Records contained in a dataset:

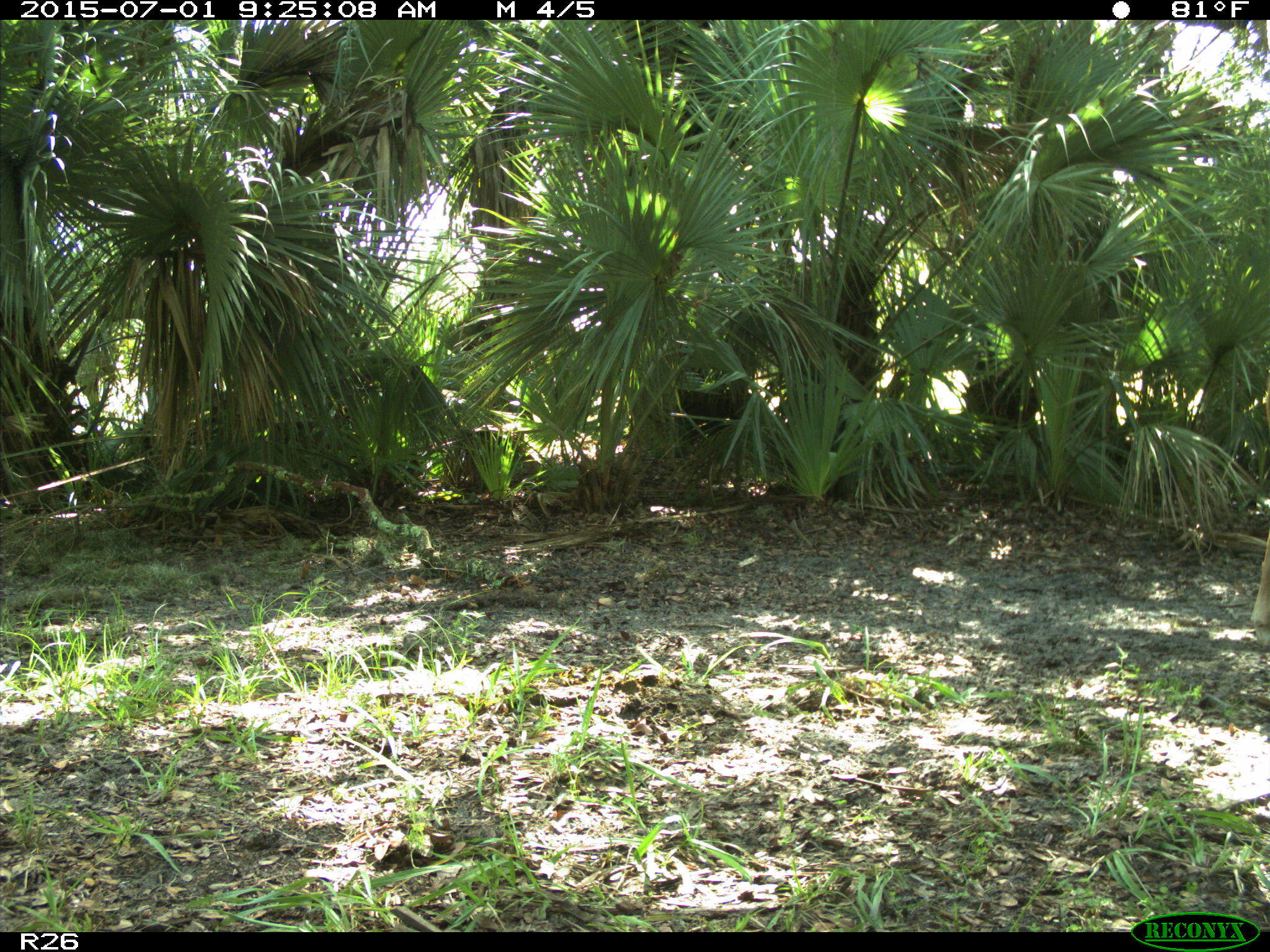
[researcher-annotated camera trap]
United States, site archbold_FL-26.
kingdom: Animalia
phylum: Chordata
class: Mammalia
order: Artiodactyla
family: Bovidae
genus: Bos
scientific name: Bos taurus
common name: domestic cow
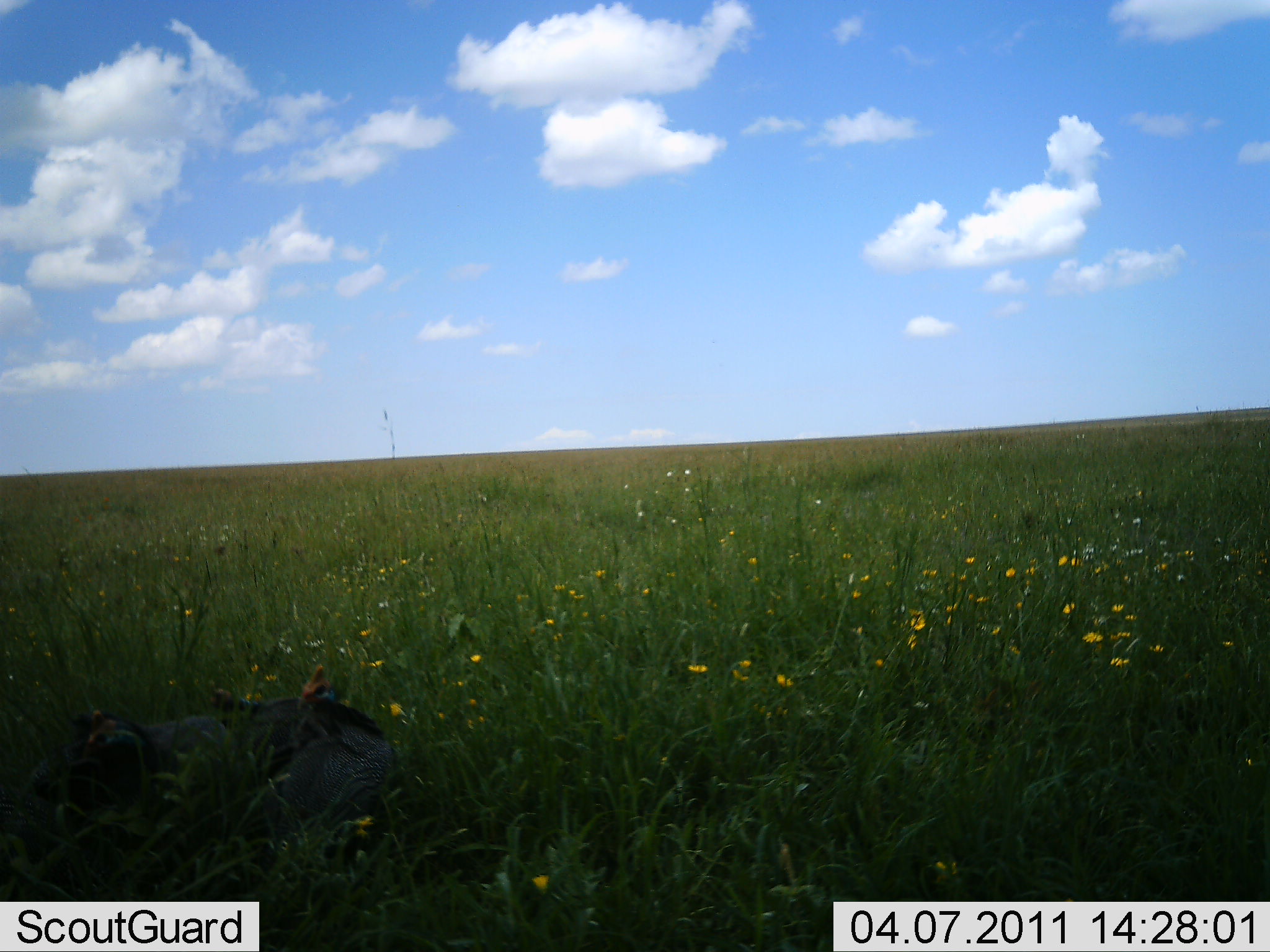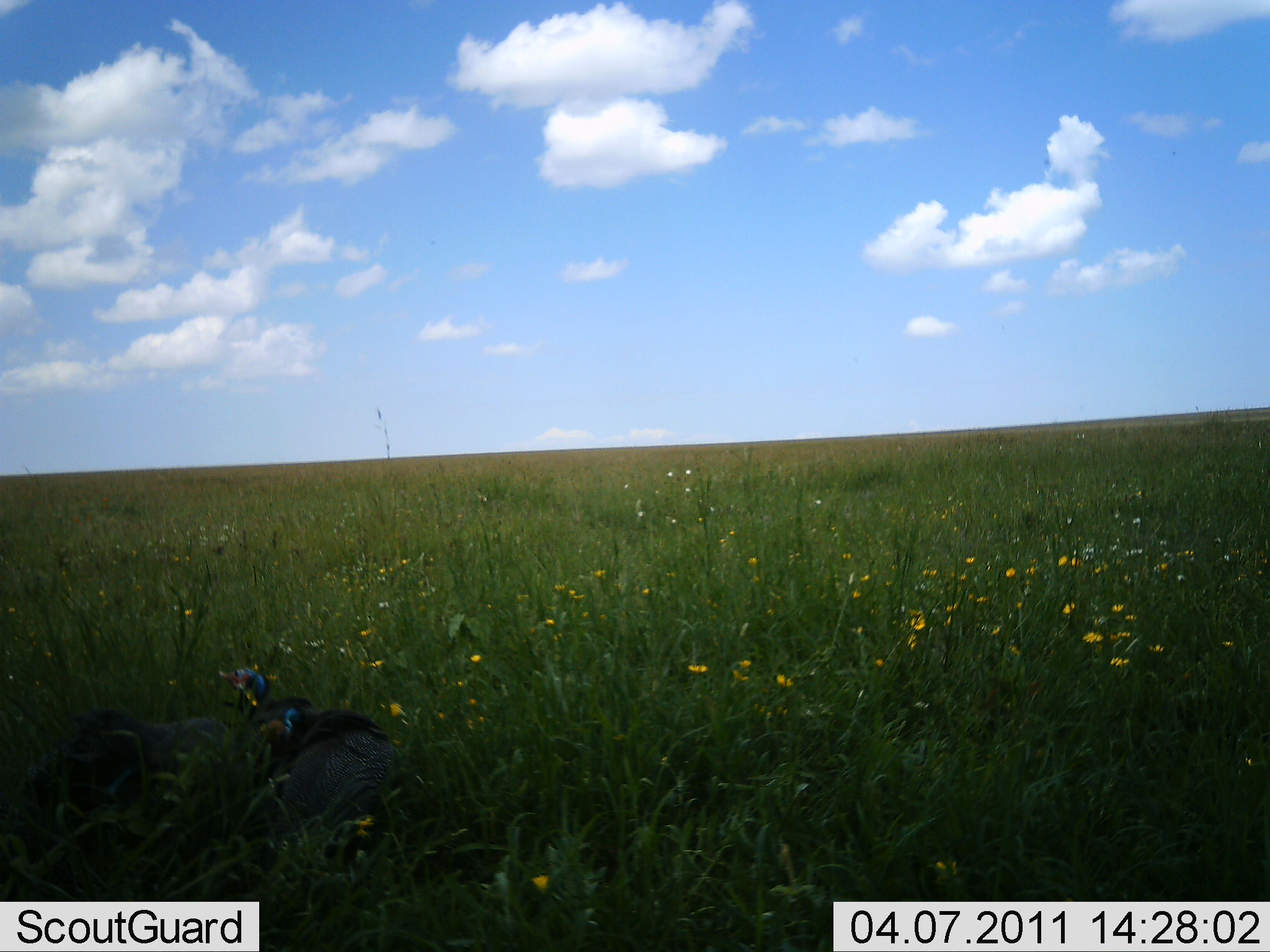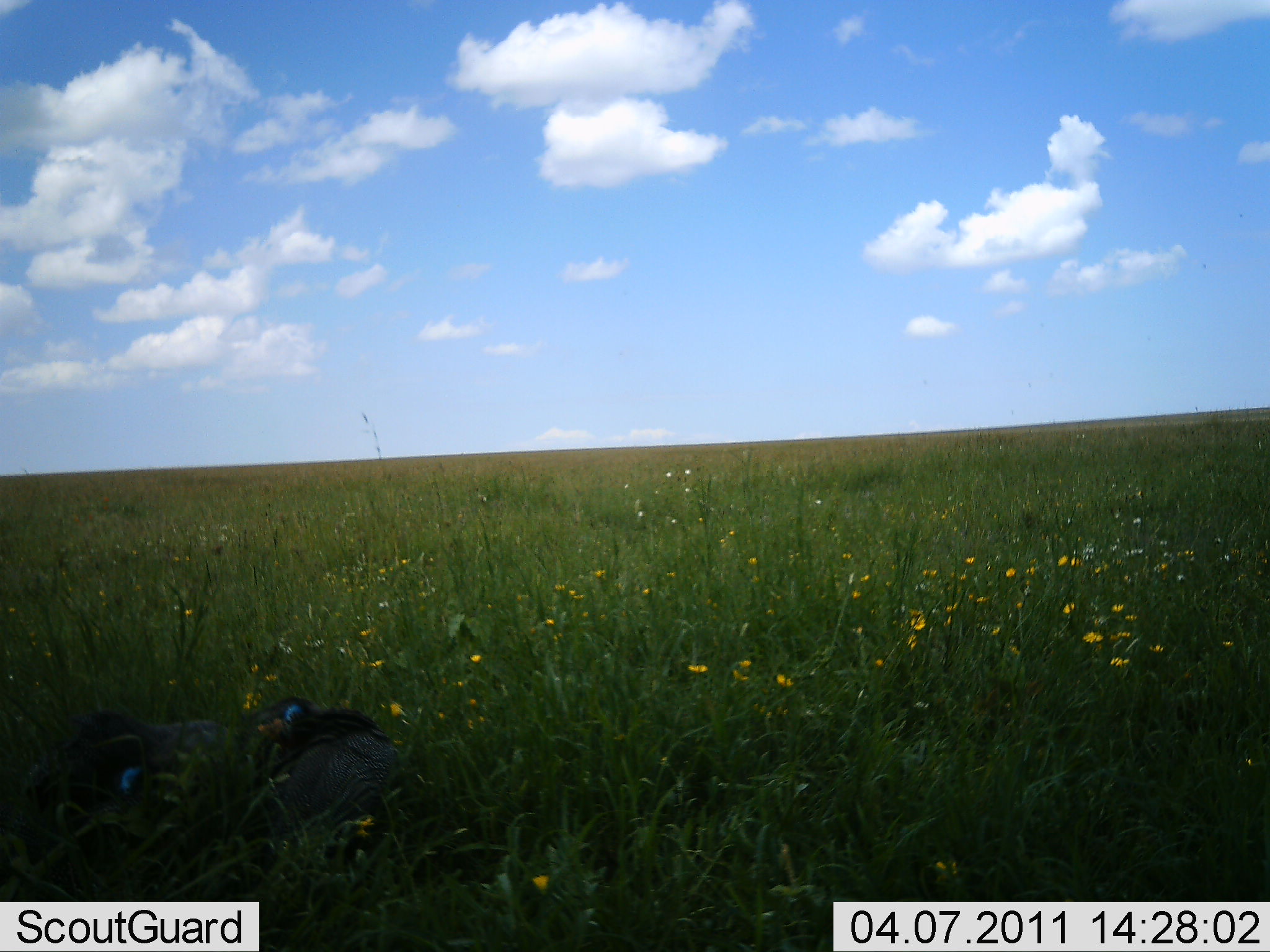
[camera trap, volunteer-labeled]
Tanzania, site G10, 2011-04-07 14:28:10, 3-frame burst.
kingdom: Animalia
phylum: Chordata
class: Aves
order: Galliformes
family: Numididae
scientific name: Numididae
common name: guinea fowl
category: guineafowl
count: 3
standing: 27%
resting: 27%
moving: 0%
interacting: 18%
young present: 0%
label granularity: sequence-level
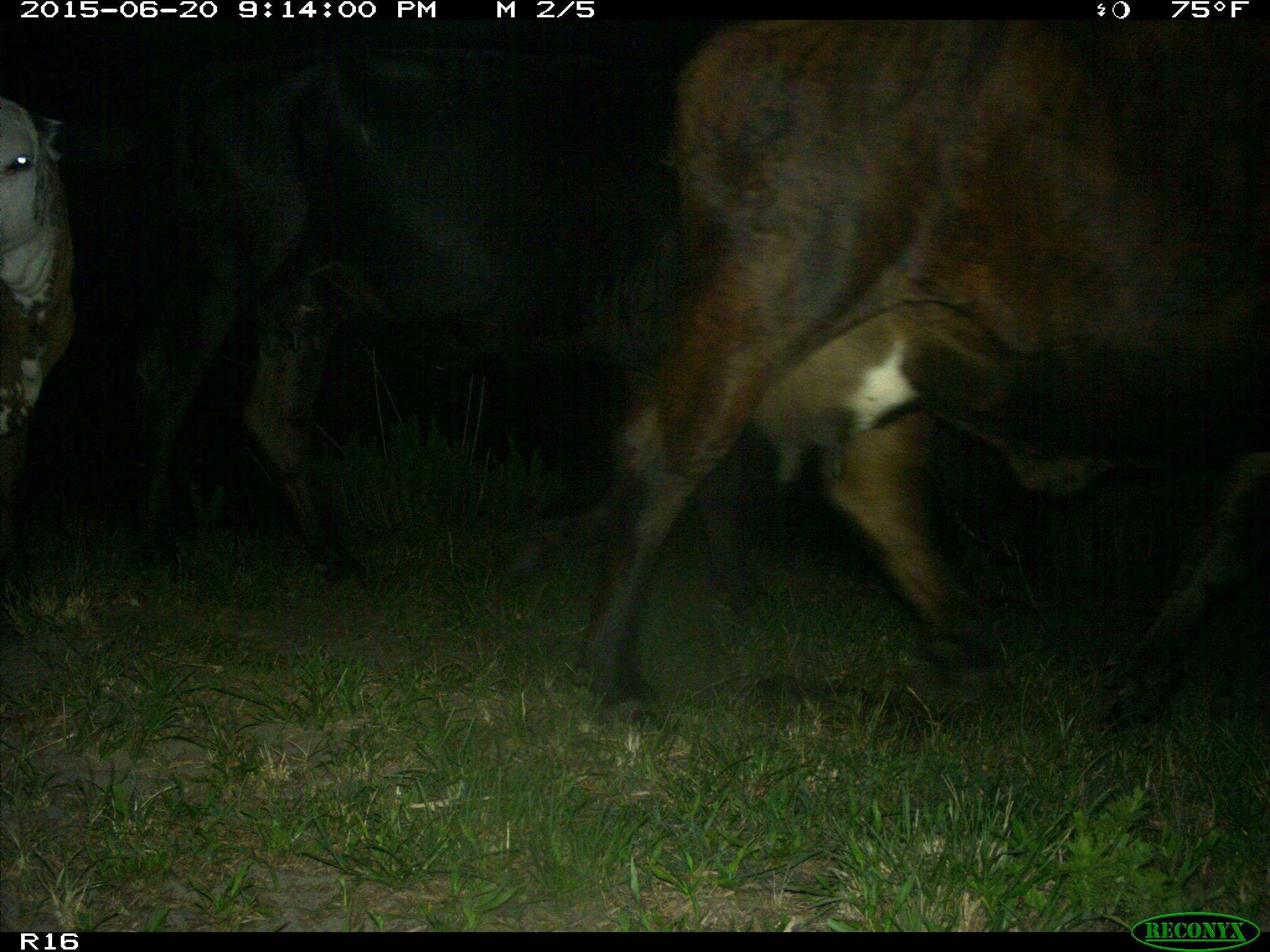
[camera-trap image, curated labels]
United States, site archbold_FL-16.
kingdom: Animalia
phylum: Chordata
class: Mammalia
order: Artiodactyla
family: Bovidae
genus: Bos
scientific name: Bos taurus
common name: domestic cow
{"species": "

**WORK TO BE COMPLETED:** A word-for-word copy of the entries above is what is needed, without any images.

**REPLY:**
[researcher-annotated camera trap]
United States, site archbold_FL-26.
kingdom: Animalia
phylum: Chordata
class: Mammalia
order: Artiodactyla
family: Bovidae
genus: Bos
scientific name: Bos taurus
common name: domestic cow
[camera trap, volunteer-labeled]
Tanzania, site G10, 2011-04-07 14:28:10, 3-frame burst.
kingdom: Animalia
phylum: Chordata
class: Aves
order: Galliformes
family: Numididae
scientific name: Numididae
common name: guinea fowl
category: guineafowl
count: 3
standing: 27%
resting: 27%
moving: 0%
interacting: 18%
young present: 0%
label granularity: sequence-level
[camera-trap image, curated labels]
United States, site archbold_FL-16.
kingdom: Animalia
phylum: Chordata
class: Mammalia
order: Artiodactyla
family: Bovidae
genus: Bos
scientific name: Bos taurus
common name: domestic cow
{"species": "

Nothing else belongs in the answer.